資源ビジネスが好調!三菱商事が1兆円超えを目指す
特に、資源ビジネスに強い三菱商事は、なんと1兆1000億円という過去最高益を計画しています。カナダのLNG事業の稼働や、銅価格の上昇などが大きく貢献。中西勝也社長は、中東情勢による原油高騰を一時的なものとしながらも、「追い風は取り込んでいきたい」とコメントしています。

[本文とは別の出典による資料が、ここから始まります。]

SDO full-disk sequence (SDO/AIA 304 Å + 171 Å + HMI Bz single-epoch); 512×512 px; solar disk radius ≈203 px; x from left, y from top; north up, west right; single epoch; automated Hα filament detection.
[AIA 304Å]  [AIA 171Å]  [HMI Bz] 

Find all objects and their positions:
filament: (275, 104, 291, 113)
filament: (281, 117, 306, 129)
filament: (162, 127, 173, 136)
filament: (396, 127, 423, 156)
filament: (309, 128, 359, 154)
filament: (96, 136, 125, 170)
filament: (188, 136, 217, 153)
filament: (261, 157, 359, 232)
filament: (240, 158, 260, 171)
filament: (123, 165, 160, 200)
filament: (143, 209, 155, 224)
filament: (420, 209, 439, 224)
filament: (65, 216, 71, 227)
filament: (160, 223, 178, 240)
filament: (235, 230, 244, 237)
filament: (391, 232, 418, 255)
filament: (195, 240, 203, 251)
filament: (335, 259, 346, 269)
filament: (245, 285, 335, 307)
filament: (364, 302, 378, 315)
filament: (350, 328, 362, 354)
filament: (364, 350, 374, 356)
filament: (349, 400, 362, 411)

2022年のウクライナ侵攻時にも、資源価格の高騰で三菱商事、三井物産、丸紅、住友商事の4社は記録的な利益を上げました。今回のイラン情勢も、同様に資源を多く扱う商社にとっては大きなチャンスとなりそうです。
消費財に強みを見せる伊藤忠、資源高の影響は?
一方で、伊藤忠商事は少し状況が異なります。近年、「利は川下にあり」というスローガンを掲げ、ブックオフグループホールディングスへの出資など、消費者に近い分野を強化してきました。そのため、資源価格の下落時には存在感を発揮しやすい反面、今回の資源高の影響は比較的受けにくいと考えられています。
石井敬太社長は、資源系事業の弱さを認めつつ、今後は川上・川中の事業にも進出していく意向を示しています。
資源高の裏側…化学品事業への影響と非資源事業の動向
三菱UFJモルガン・スタンレー証券のアナリストは、原油価格の上昇が資源ビジネスにはプラスに働く一方で、化学品事業にはコスト増として跳ね返る可能性があると指摘しています。また、住友商事がイラクで展開する自動車流通事業など、非資源事業の動向にも注目が必要です。
イラン情勢は、商社にとって大きなチャンスであると同時に、リスクも孕んでいます。今後の動向から目が離せません。